I have been lucky to work at such a dynamic and exciting place for years. Google routinely plays host to amazing academics, political figures, and mind-blowing technologists. The culture is very open and our most important visitors are encouraged to spend their time with us, not locked away in closed door sessions with executives, but in rooms filled with employees from across the company for dialog and exchange of ideas. We have found that this is not only great for Googlers and the direct access it brings to such fascinating minds, but the VIPs who come routinely remark on how refreshing it is to visit such an unpolished and sincere place.
That said, a recent visit by three-time Grammy winner John Legend raised the bar on our tradition and put on a show that none of us will forget.
To grasp the gravity of that day, I think it is first important to understand that John is a geek. Yep, before his music career he graduated early from fancy schools, got insane grades, and did a stint as a BCG consultant. He uses Gmail, mixes rough cuts on his Mac, carries a Treo, and can hang in any conversation about DRM. The guy could very easily have been one of us and could likely get a job at Google tomorrow. Yet, the world of entertainment from which he now hails can sometimes feel far from the DNA of our company. Thus, when John offered to come to Google and do a quick performance along with some audience Q&A, I jumped at the chance.
His visit started like any other. I met him in our lobby and walked him around the campus pointing out some of the idiosyncrasies that make Google so unique.
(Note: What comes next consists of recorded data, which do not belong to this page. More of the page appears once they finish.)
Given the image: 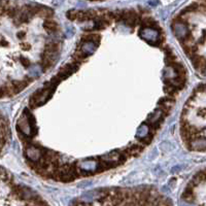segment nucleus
<instances>
[{"mask_svg": "<svg viewBox=\"0 0 206 206\" xmlns=\"http://www.w3.org/2000/svg\"><path fill=\"white\" fill-rule=\"evenodd\" d=\"M66 16L69 20L75 21L77 19V9H71V10H68L66 13Z\"/></svg>", "mask_w": 206, "mask_h": 206, "instance_id": "nucleus-6", "label": "nucleus"}, {"mask_svg": "<svg viewBox=\"0 0 206 206\" xmlns=\"http://www.w3.org/2000/svg\"><path fill=\"white\" fill-rule=\"evenodd\" d=\"M0 46H8L7 40L4 39L2 35H0Z\"/></svg>", "mask_w": 206, "mask_h": 206, "instance_id": "nucleus-9", "label": "nucleus"}, {"mask_svg": "<svg viewBox=\"0 0 206 206\" xmlns=\"http://www.w3.org/2000/svg\"><path fill=\"white\" fill-rule=\"evenodd\" d=\"M79 69V65L75 63H71V64H67V65H64L62 68H61V70L58 72V74L56 75L57 77H58L60 80H63L65 79H67L68 76H70V75L72 74L73 72H75L76 70Z\"/></svg>", "mask_w": 206, "mask_h": 206, "instance_id": "nucleus-1", "label": "nucleus"}, {"mask_svg": "<svg viewBox=\"0 0 206 206\" xmlns=\"http://www.w3.org/2000/svg\"><path fill=\"white\" fill-rule=\"evenodd\" d=\"M10 86L13 89L15 93H20L22 90H24L26 87L28 86V84L25 82V80H13L10 82Z\"/></svg>", "mask_w": 206, "mask_h": 206, "instance_id": "nucleus-4", "label": "nucleus"}, {"mask_svg": "<svg viewBox=\"0 0 206 206\" xmlns=\"http://www.w3.org/2000/svg\"><path fill=\"white\" fill-rule=\"evenodd\" d=\"M22 46L24 49H31V44L28 43V42H24V43H22Z\"/></svg>", "mask_w": 206, "mask_h": 206, "instance_id": "nucleus-10", "label": "nucleus"}, {"mask_svg": "<svg viewBox=\"0 0 206 206\" xmlns=\"http://www.w3.org/2000/svg\"><path fill=\"white\" fill-rule=\"evenodd\" d=\"M25 36H26V31H24V30H21V31H19L18 33H16V37L21 40L24 39Z\"/></svg>", "mask_w": 206, "mask_h": 206, "instance_id": "nucleus-8", "label": "nucleus"}, {"mask_svg": "<svg viewBox=\"0 0 206 206\" xmlns=\"http://www.w3.org/2000/svg\"><path fill=\"white\" fill-rule=\"evenodd\" d=\"M43 28L49 34H56L59 30V26L58 23L54 20V18H48L44 19V23H43Z\"/></svg>", "mask_w": 206, "mask_h": 206, "instance_id": "nucleus-2", "label": "nucleus"}, {"mask_svg": "<svg viewBox=\"0 0 206 206\" xmlns=\"http://www.w3.org/2000/svg\"><path fill=\"white\" fill-rule=\"evenodd\" d=\"M54 61H52L51 59L46 58V57H41V61H40V66H41L42 71H46L49 68H51L54 65Z\"/></svg>", "mask_w": 206, "mask_h": 206, "instance_id": "nucleus-5", "label": "nucleus"}, {"mask_svg": "<svg viewBox=\"0 0 206 206\" xmlns=\"http://www.w3.org/2000/svg\"><path fill=\"white\" fill-rule=\"evenodd\" d=\"M20 62L22 63V65L24 66L25 68L30 67V65H31V62H30V60L28 58H25V57H21V58H20Z\"/></svg>", "mask_w": 206, "mask_h": 206, "instance_id": "nucleus-7", "label": "nucleus"}, {"mask_svg": "<svg viewBox=\"0 0 206 206\" xmlns=\"http://www.w3.org/2000/svg\"><path fill=\"white\" fill-rule=\"evenodd\" d=\"M142 150H143V146L140 143H133L125 148L123 151H124L127 157H137L142 151Z\"/></svg>", "mask_w": 206, "mask_h": 206, "instance_id": "nucleus-3", "label": "nucleus"}]
</instances>
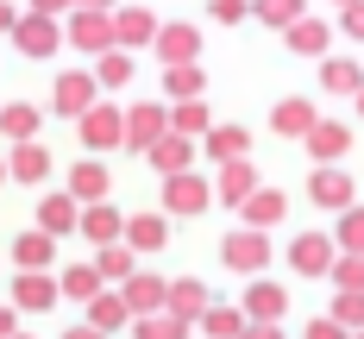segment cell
<instances>
[{
    "label": "cell",
    "instance_id": "6da1fadb",
    "mask_svg": "<svg viewBox=\"0 0 364 339\" xmlns=\"http://www.w3.org/2000/svg\"><path fill=\"white\" fill-rule=\"evenodd\" d=\"M220 264H226L232 276H264V264H270V239H264V226H239V232H226V239H220Z\"/></svg>",
    "mask_w": 364,
    "mask_h": 339
},
{
    "label": "cell",
    "instance_id": "7a4b0ae2",
    "mask_svg": "<svg viewBox=\"0 0 364 339\" xmlns=\"http://www.w3.org/2000/svg\"><path fill=\"white\" fill-rule=\"evenodd\" d=\"M70 32L75 50H88V57H107V50H119V32H113V13L107 6H75V19L63 26Z\"/></svg>",
    "mask_w": 364,
    "mask_h": 339
},
{
    "label": "cell",
    "instance_id": "3957f363",
    "mask_svg": "<svg viewBox=\"0 0 364 339\" xmlns=\"http://www.w3.org/2000/svg\"><path fill=\"white\" fill-rule=\"evenodd\" d=\"M95 101H101V75L95 70H63L50 82V113H63V119H82Z\"/></svg>",
    "mask_w": 364,
    "mask_h": 339
},
{
    "label": "cell",
    "instance_id": "277c9868",
    "mask_svg": "<svg viewBox=\"0 0 364 339\" xmlns=\"http://www.w3.org/2000/svg\"><path fill=\"white\" fill-rule=\"evenodd\" d=\"M214 208V183L208 176H195V170H182V176H164V214H182V220H195V214H208Z\"/></svg>",
    "mask_w": 364,
    "mask_h": 339
},
{
    "label": "cell",
    "instance_id": "5b68a950",
    "mask_svg": "<svg viewBox=\"0 0 364 339\" xmlns=\"http://www.w3.org/2000/svg\"><path fill=\"white\" fill-rule=\"evenodd\" d=\"M75 126H82V145H88V151L126 145V107H113V101H95V107L82 113Z\"/></svg>",
    "mask_w": 364,
    "mask_h": 339
},
{
    "label": "cell",
    "instance_id": "8992f818",
    "mask_svg": "<svg viewBox=\"0 0 364 339\" xmlns=\"http://www.w3.org/2000/svg\"><path fill=\"white\" fill-rule=\"evenodd\" d=\"M63 26H57V19H50V13H19V26H13V44H19V50H26V57H50V50H63Z\"/></svg>",
    "mask_w": 364,
    "mask_h": 339
},
{
    "label": "cell",
    "instance_id": "52a82bcc",
    "mask_svg": "<svg viewBox=\"0 0 364 339\" xmlns=\"http://www.w3.org/2000/svg\"><path fill=\"white\" fill-rule=\"evenodd\" d=\"M333 264H339V252H333L327 232H295L289 239V270L295 276H333Z\"/></svg>",
    "mask_w": 364,
    "mask_h": 339
},
{
    "label": "cell",
    "instance_id": "ba28073f",
    "mask_svg": "<svg viewBox=\"0 0 364 339\" xmlns=\"http://www.w3.org/2000/svg\"><path fill=\"white\" fill-rule=\"evenodd\" d=\"M63 301V283L50 276V270H19L13 276V308L19 314H44V308H57Z\"/></svg>",
    "mask_w": 364,
    "mask_h": 339
},
{
    "label": "cell",
    "instance_id": "9c48e42d",
    "mask_svg": "<svg viewBox=\"0 0 364 339\" xmlns=\"http://www.w3.org/2000/svg\"><path fill=\"white\" fill-rule=\"evenodd\" d=\"M164 132H170V107L164 101H132L126 107V145L132 151H151Z\"/></svg>",
    "mask_w": 364,
    "mask_h": 339
},
{
    "label": "cell",
    "instance_id": "30bf717a",
    "mask_svg": "<svg viewBox=\"0 0 364 339\" xmlns=\"http://www.w3.org/2000/svg\"><path fill=\"white\" fill-rule=\"evenodd\" d=\"M257 170H252V157H232V163H220V176H214V201H226V208H245L257 195Z\"/></svg>",
    "mask_w": 364,
    "mask_h": 339
},
{
    "label": "cell",
    "instance_id": "8fae6325",
    "mask_svg": "<svg viewBox=\"0 0 364 339\" xmlns=\"http://www.w3.org/2000/svg\"><path fill=\"white\" fill-rule=\"evenodd\" d=\"M113 32H119V50H145V44H157L164 19H157L151 6H119V13H113Z\"/></svg>",
    "mask_w": 364,
    "mask_h": 339
},
{
    "label": "cell",
    "instance_id": "7c38bea8",
    "mask_svg": "<svg viewBox=\"0 0 364 339\" xmlns=\"http://www.w3.org/2000/svg\"><path fill=\"white\" fill-rule=\"evenodd\" d=\"M157 57H164V70L170 63H195L201 57V26H188V19H170L164 32H157V44H151Z\"/></svg>",
    "mask_w": 364,
    "mask_h": 339
},
{
    "label": "cell",
    "instance_id": "4fadbf2b",
    "mask_svg": "<svg viewBox=\"0 0 364 339\" xmlns=\"http://www.w3.org/2000/svg\"><path fill=\"white\" fill-rule=\"evenodd\" d=\"M82 239H88L95 252H101V245H119V239H126V214H119L113 201H88V208H82Z\"/></svg>",
    "mask_w": 364,
    "mask_h": 339
},
{
    "label": "cell",
    "instance_id": "5bb4252c",
    "mask_svg": "<svg viewBox=\"0 0 364 339\" xmlns=\"http://www.w3.org/2000/svg\"><path fill=\"white\" fill-rule=\"evenodd\" d=\"M119 289H126V301H132V321H139V314H164V308H170V283H164L157 270H132Z\"/></svg>",
    "mask_w": 364,
    "mask_h": 339
},
{
    "label": "cell",
    "instance_id": "9a60e30c",
    "mask_svg": "<svg viewBox=\"0 0 364 339\" xmlns=\"http://www.w3.org/2000/svg\"><path fill=\"white\" fill-rule=\"evenodd\" d=\"M252 321H270V327H283V314H289V289L283 283H270V276H252V289L239 301Z\"/></svg>",
    "mask_w": 364,
    "mask_h": 339
},
{
    "label": "cell",
    "instance_id": "2e32d148",
    "mask_svg": "<svg viewBox=\"0 0 364 339\" xmlns=\"http://www.w3.org/2000/svg\"><path fill=\"white\" fill-rule=\"evenodd\" d=\"M82 208H88V201H75L70 188H63V195H44V201H38V226H44L50 239H63V232H82Z\"/></svg>",
    "mask_w": 364,
    "mask_h": 339
},
{
    "label": "cell",
    "instance_id": "e0dca14e",
    "mask_svg": "<svg viewBox=\"0 0 364 339\" xmlns=\"http://www.w3.org/2000/svg\"><path fill=\"white\" fill-rule=\"evenodd\" d=\"M6 170H13V183H26V188H38V183H50V151L38 145V139H26V145H13L6 151Z\"/></svg>",
    "mask_w": 364,
    "mask_h": 339
},
{
    "label": "cell",
    "instance_id": "ac0fdd59",
    "mask_svg": "<svg viewBox=\"0 0 364 339\" xmlns=\"http://www.w3.org/2000/svg\"><path fill=\"white\" fill-rule=\"evenodd\" d=\"M308 201H314V208H339V214H346V208H352V176H346V170H333V163H321V170L308 176Z\"/></svg>",
    "mask_w": 364,
    "mask_h": 339
},
{
    "label": "cell",
    "instance_id": "d6986e66",
    "mask_svg": "<svg viewBox=\"0 0 364 339\" xmlns=\"http://www.w3.org/2000/svg\"><path fill=\"white\" fill-rule=\"evenodd\" d=\"M214 308V296H208V283L201 276H176L170 283V314L176 321H188V327H201V314Z\"/></svg>",
    "mask_w": 364,
    "mask_h": 339
},
{
    "label": "cell",
    "instance_id": "ffe728a7",
    "mask_svg": "<svg viewBox=\"0 0 364 339\" xmlns=\"http://www.w3.org/2000/svg\"><path fill=\"white\" fill-rule=\"evenodd\" d=\"M107 188H113V176H107L101 157H75L70 163V195L75 201H107Z\"/></svg>",
    "mask_w": 364,
    "mask_h": 339
},
{
    "label": "cell",
    "instance_id": "44dd1931",
    "mask_svg": "<svg viewBox=\"0 0 364 339\" xmlns=\"http://www.w3.org/2000/svg\"><path fill=\"white\" fill-rule=\"evenodd\" d=\"M270 126H277V139H308L314 126H321V113H314V101H277L270 107Z\"/></svg>",
    "mask_w": 364,
    "mask_h": 339
},
{
    "label": "cell",
    "instance_id": "7402d4cb",
    "mask_svg": "<svg viewBox=\"0 0 364 339\" xmlns=\"http://www.w3.org/2000/svg\"><path fill=\"white\" fill-rule=\"evenodd\" d=\"M57 283H63V301H82V308H88V301L101 296V289H107V276H101V264H95V258H88V264L75 258L70 270L57 276Z\"/></svg>",
    "mask_w": 364,
    "mask_h": 339
},
{
    "label": "cell",
    "instance_id": "603a6c76",
    "mask_svg": "<svg viewBox=\"0 0 364 339\" xmlns=\"http://www.w3.org/2000/svg\"><path fill=\"white\" fill-rule=\"evenodd\" d=\"M145 157H151V170H164V176H182V170L195 163V139H182V132H164V139H157Z\"/></svg>",
    "mask_w": 364,
    "mask_h": 339
},
{
    "label": "cell",
    "instance_id": "cb8c5ba5",
    "mask_svg": "<svg viewBox=\"0 0 364 339\" xmlns=\"http://www.w3.org/2000/svg\"><path fill=\"white\" fill-rule=\"evenodd\" d=\"M245 327H252V314H245L239 301H214V308L201 314V333L208 339H245Z\"/></svg>",
    "mask_w": 364,
    "mask_h": 339
},
{
    "label": "cell",
    "instance_id": "d4e9b609",
    "mask_svg": "<svg viewBox=\"0 0 364 339\" xmlns=\"http://www.w3.org/2000/svg\"><path fill=\"white\" fill-rule=\"evenodd\" d=\"M126 245L132 252H164L170 245V220L164 214H126Z\"/></svg>",
    "mask_w": 364,
    "mask_h": 339
},
{
    "label": "cell",
    "instance_id": "484cf974",
    "mask_svg": "<svg viewBox=\"0 0 364 339\" xmlns=\"http://www.w3.org/2000/svg\"><path fill=\"white\" fill-rule=\"evenodd\" d=\"M50 258H57V239H50L44 226H32V232L13 239V264H19V270H50Z\"/></svg>",
    "mask_w": 364,
    "mask_h": 339
},
{
    "label": "cell",
    "instance_id": "4316f807",
    "mask_svg": "<svg viewBox=\"0 0 364 339\" xmlns=\"http://www.w3.org/2000/svg\"><path fill=\"white\" fill-rule=\"evenodd\" d=\"M346 151H352V132H346L339 119H321V126L308 132V157H314V163H339Z\"/></svg>",
    "mask_w": 364,
    "mask_h": 339
},
{
    "label": "cell",
    "instance_id": "83f0119b",
    "mask_svg": "<svg viewBox=\"0 0 364 339\" xmlns=\"http://www.w3.org/2000/svg\"><path fill=\"white\" fill-rule=\"evenodd\" d=\"M38 126H44V113H38L32 101H6V107H0V132H6V145L38 139Z\"/></svg>",
    "mask_w": 364,
    "mask_h": 339
},
{
    "label": "cell",
    "instance_id": "f1b7e54d",
    "mask_svg": "<svg viewBox=\"0 0 364 339\" xmlns=\"http://www.w3.org/2000/svg\"><path fill=\"white\" fill-rule=\"evenodd\" d=\"M201 95H208L201 63H170L164 70V101H201Z\"/></svg>",
    "mask_w": 364,
    "mask_h": 339
},
{
    "label": "cell",
    "instance_id": "f546056e",
    "mask_svg": "<svg viewBox=\"0 0 364 339\" xmlns=\"http://www.w3.org/2000/svg\"><path fill=\"white\" fill-rule=\"evenodd\" d=\"M126 321H132V301H126V289H101V296L88 301V327L113 333V327H126Z\"/></svg>",
    "mask_w": 364,
    "mask_h": 339
},
{
    "label": "cell",
    "instance_id": "4dcf8cb0",
    "mask_svg": "<svg viewBox=\"0 0 364 339\" xmlns=\"http://www.w3.org/2000/svg\"><path fill=\"white\" fill-rule=\"evenodd\" d=\"M170 132H182V139H208V132H214L208 101H170Z\"/></svg>",
    "mask_w": 364,
    "mask_h": 339
},
{
    "label": "cell",
    "instance_id": "1f68e13d",
    "mask_svg": "<svg viewBox=\"0 0 364 339\" xmlns=\"http://www.w3.org/2000/svg\"><path fill=\"white\" fill-rule=\"evenodd\" d=\"M201 151H208L214 163H232V157H245V151H252V132H245V126H214V132L201 139Z\"/></svg>",
    "mask_w": 364,
    "mask_h": 339
},
{
    "label": "cell",
    "instance_id": "d6a6232c",
    "mask_svg": "<svg viewBox=\"0 0 364 339\" xmlns=\"http://www.w3.org/2000/svg\"><path fill=\"white\" fill-rule=\"evenodd\" d=\"M321 88H327V95H364V70L352 57H327V63H321Z\"/></svg>",
    "mask_w": 364,
    "mask_h": 339
},
{
    "label": "cell",
    "instance_id": "836d02e7",
    "mask_svg": "<svg viewBox=\"0 0 364 339\" xmlns=\"http://www.w3.org/2000/svg\"><path fill=\"white\" fill-rule=\"evenodd\" d=\"M283 208H289V201H283V188H257L252 201L239 208V220H245V226H264V232H270V226L283 220Z\"/></svg>",
    "mask_w": 364,
    "mask_h": 339
},
{
    "label": "cell",
    "instance_id": "e575fe53",
    "mask_svg": "<svg viewBox=\"0 0 364 339\" xmlns=\"http://www.w3.org/2000/svg\"><path fill=\"white\" fill-rule=\"evenodd\" d=\"M188 333H195V327L176 321L170 308H164V314H139V321H132V339H188Z\"/></svg>",
    "mask_w": 364,
    "mask_h": 339
},
{
    "label": "cell",
    "instance_id": "d590c367",
    "mask_svg": "<svg viewBox=\"0 0 364 339\" xmlns=\"http://www.w3.org/2000/svg\"><path fill=\"white\" fill-rule=\"evenodd\" d=\"M252 19H264L270 32H289L295 19H308V13H301V0H252Z\"/></svg>",
    "mask_w": 364,
    "mask_h": 339
},
{
    "label": "cell",
    "instance_id": "8d00e7d4",
    "mask_svg": "<svg viewBox=\"0 0 364 339\" xmlns=\"http://www.w3.org/2000/svg\"><path fill=\"white\" fill-rule=\"evenodd\" d=\"M95 75H101V88H132V50H107V57H95Z\"/></svg>",
    "mask_w": 364,
    "mask_h": 339
},
{
    "label": "cell",
    "instance_id": "74e56055",
    "mask_svg": "<svg viewBox=\"0 0 364 339\" xmlns=\"http://www.w3.org/2000/svg\"><path fill=\"white\" fill-rule=\"evenodd\" d=\"M289 50L321 57V50H327V26H321V19H295V26H289Z\"/></svg>",
    "mask_w": 364,
    "mask_h": 339
},
{
    "label": "cell",
    "instance_id": "f35d334b",
    "mask_svg": "<svg viewBox=\"0 0 364 339\" xmlns=\"http://www.w3.org/2000/svg\"><path fill=\"white\" fill-rule=\"evenodd\" d=\"M95 264H101V276H107V283H126V276H132V245H126V239H119V245H101Z\"/></svg>",
    "mask_w": 364,
    "mask_h": 339
},
{
    "label": "cell",
    "instance_id": "ab89813d",
    "mask_svg": "<svg viewBox=\"0 0 364 339\" xmlns=\"http://www.w3.org/2000/svg\"><path fill=\"white\" fill-rule=\"evenodd\" d=\"M333 321L358 333V327H364V289H339V301H333Z\"/></svg>",
    "mask_w": 364,
    "mask_h": 339
},
{
    "label": "cell",
    "instance_id": "60d3db41",
    "mask_svg": "<svg viewBox=\"0 0 364 339\" xmlns=\"http://www.w3.org/2000/svg\"><path fill=\"white\" fill-rule=\"evenodd\" d=\"M339 252H364V208L339 214Z\"/></svg>",
    "mask_w": 364,
    "mask_h": 339
},
{
    "label": "cell",
    "instance_id": "b9f144b4",
    "mask_svg": "<svg viewBox=\"0 0 364 339\" xmlns=\"http://www.w3.org/2000/svg\"><path fill=\"white\" fill-rule=\"evenodd\" d=\"M333 283L339 289H364V252H346V258L333 264Z\"/></svg>",
    "mask_w": 364,
    "mask_h": 339
},
{
    "label": "cell",
    "instance_id": "7bdbcfd3",
    "mask_svg": "<svg viewBox=\"0 0 364 339\" xmlns=\"http://www.w3.org/2000/svg\"><path fill=\"white\" fill-rule=\"evenodd\" d=\"M208 13L220 26H239V19H252V0H208Z\"/></svg>",
    "mask_w": 364,
    "mask_h": 339
},
{
    "label": "cell",
    "instance_id": "ee69618b",
    "mask_svg": "<svg viewBox=\"0 0 364 339\" xmlns=\"http://www.w3.org/2000/svg\"><path fill=\"white\" fill-rule=\"evenodd\" d=\"M301 339H352V327H339V321L327 314V321H308V333H301Z\"/></svg>",
    "mask_w": 364,
    "mask_h": 339
},
{
    "label": "cell",
    "instance_id": "f6af8a7d",
    "mask_svg": "<svg viewBox=\"0 0 364 339\" xmlns=\"http://www.w3.org/2000/svg\"><path fill=\"white\" fill-rule=\"evenodd\" d=\"M339 26H346V38H364V0L346 6V19H339Z\"/></svg>",
    "mask_w": 364,
    "mask_h": 339
},
{
    "label": "cell",
    "instance_id": "bcb514c9",
    "mask_svg": "<svg viewBox=\"0 0 364 339\" xmlns=\"http://www.w3.org/2000/svg\"><path fill=\"white\" fill-rule=\"evenodd\" d=\"M19 333V308H13V301H0V339H13Z\"/></svg>",
    "mask_w": 364,
    "mask_h": 339
},
{
    "label": "cell",
    "instance_id": "7dc6e473",
    "mask_svg": "<svg viewBox=\"0 0 364 339\" xmlns=\"http://www.w3.org/2000/svg\"><path fill=\"white\" fill-rule=\"evenodd\" d=\"M13 26H19V6H13V0H0V38H13Z\"/></svg>",
    "mask_w": 364,
    "mask_h": 339
},
{
    "label": "cell",
    "instance_id": "c3c4849f",
    "mask_svg": "<svg viewBox=\"0 0 364 339\" xmlns=\"http://www.w3.org/2000/svg\"><path fill=\"white\" fill-rule=\"evenodd\" d=\"M245 339H283V327H270V321H252V327H245Z\"/></svg>",
    "mask_w": 364,
    "mask_h": 339
},
{
    "label": "cell",
    "instance_id": "681fc988",
    "mask_svg": "<svg viewBox=\"0 0 364 339\" xmlns=\"http://www.w3.org/2000/svg\"><path fill=\"white\" fill-rule=\"evenodd\" d=\"M63 339H107V333H101V327H88V321H75V327H70Z\"/></svg>",
    "mask_w": 364,
    "mask_h": 339
},
{
    "label": "cell",
    "instance_id": "f907efd6",
    "mask_svg": "<svg viewBox=\"0 0 364 339\" xmlns=\"http://www.w3.org/2000/svg\"><path fill=\"white\" fill-rule=\"evenodd\" d=\"M63 6H75V0H32V13H50V19H57Z\"/></svg>",
    "mask_w": 364,
    "mask_h": 339
},
{
    "label": "cell",
    "instance_id": "816d5d0a",
    "mask_svg": "<svg viewBox=\"0 0 364 339\" xmlns=\"http://www.w3.org/2000/svg\"><path fill=\"white\" fill-rule=\"evenodd\" d=\"M75 6H113V0H75Z\"/></svg>",
    "mask_w": 364,
    "mask_h": 339
},
{
    "label": "cell",
    "instance_id": "f5cc1de1",
    "mask_svg": "<svg viewBox=\"0 0 364 339\" xmlns=\"http://www.w3.org/2000/svg\"><path fill=\"white\" fill-rule=\"evenodd\" d=\"M6 176H13V170H6V157H0V183H6Z\"/></svg>",
    "mask_w": 364,
    "mask_h": 339
},
{
    "label": "cell",
    "instance_id": "db71d44e",
    "mask_svg": "<svg viewBox=\"0 0 364 339\" xmlns=\"http://www.w3.org/2000/svg\"><path fill=\"white\" fill-rule=\"evenodd\" d=\"M13 339H32V333H13Z\"/></svg>",
    "mask_w": 364,
    "mask_h": 339
},
{
    "label": "cell",
    "instance_id": "11a10c76",
    "mask_svg": "<svg viewBox=\"0 0 364 339\" xmlns=\"http://www.w3.org/2000/svg\"><path fill=\"white\" fill-rule=\"evenodd\" d=\"M358 113H364V95H358Z\"/></svg>",
    "mask_w": 364,
    "mask_h": 339
},
{
    "label": "cell",
    "instance_id": "9f6ffc18",
    "mask_svg": "<svg viewBox=\"0 0 364 339\" xmlns=\"http://www.w3.org/2000/svg\"><path fill=\"white\" fill-rule=\"evenodd\" d=\"M346 6H352V0H346Z\"/></svg>",
    "mask_w": 364,
    "mask_h": 339
},
{
    "label": "cell",
    "instance_id": "6f0895ef",
    "mask_svg": "<svg viewBox=\"0 0 364 339\" xmlns=\"http://www.w3.org/2000/svg\"><path fill=\"white\" fill-rule=\"evenodd\" d=\"M358 339H364V333H358Z\"/></svg>",
    "mask_w": 364,
    "mask_h": 339
}]
</instances>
However, rather than engage in the traditional pleasantries, within moments John was debating me on issues of the digital divide and the populations of landlocked African nations. (I was off by 200 million on one number and he called me on it.) This tone never stopped. As we grabbed food from our wonderful chefs (thanks, N8, Will and Shon!) the discussions continued. How can the industry fix the music buying process for users? How to get the developing world access? How to find the best charitable organizations? What impact does blogging have on cross-cultural understanding? John was on it, and the the dialog was rich.
If the day had ended there, it would have been a success. But we were just starting. Because, just outside the conference room where John was warming up his voice, about 2000 Googlers had amassed on a Tuesday afternoon waiting to hear his stuff.
The excitement was palpable when John took the stage (carved from the corner of our cafeteria) and launched into a few of his newer songs. I make for a pretty awkward MC, but nonetheless, had a blast interviewing him on stage between his playing. We talked about his songwriting process, his hopes for future products at Google, and then threw it open for some audience questions. Googlers are sharp, genuine people, and their questions were well informed, insightful, and thought provoking. John was having a laugh answering them and always found a segue back into his next piece. He had originally planned to play three or four songs, but the vibe was right and he was feeling good so this kept going - for an entire hour. It was a treat and we were all having a great time. Then, on the last question from the audience, the day took an unforgettable turn.
I had never before met Brian Bautista, a sharp young guy who works on the team that does user support for Google Maps. He is a really unassuming Googler of Filipino descent who dresses very modestly and is known for his trademark smile. Since I was traveling much of this past summer, I also didn't know that during the company's summer picnic, Brian had entered the "Google Idol" talent competition performing a rendition of John's hit "Ordinary People." So, maybe I shouldn't have been completely surprised when I called on Brian to ask John a question and Brian flat-out asked if he could come up on stage and try a duet.
I won't try to fully describe what happened next. I would rather let the YouTube clip of their collaboration speak for itself. Suffice it to say, the crowd went bananas. This little guy with the shockingly booming, sultry voice, up there with one of his heroes putting together a wonderful performance. John showed so much class in sharing the stage. You could see he was having such a good time himself and the audience felt it too.
I could ramble on about how this was one big metaphor for the future of the Net. Professional content, mashed up with user-generated performance, and direct fan access to artists, all just one click away from any viewer. . .
Instead, I will skip all the analysis and just note that, for those reasons and more, this was my favorite day at Google so far.
Thanks to John Legend, Lisa Ellis, Seth Friedman, Jonathan Levine, as well as Googlers Sean Johnson, Will Wyer, Marty Lev, the Google Chefs mentioned above, Pam Shore, Michelle Stribling, and the indispensable Ronny Conway for making it happen!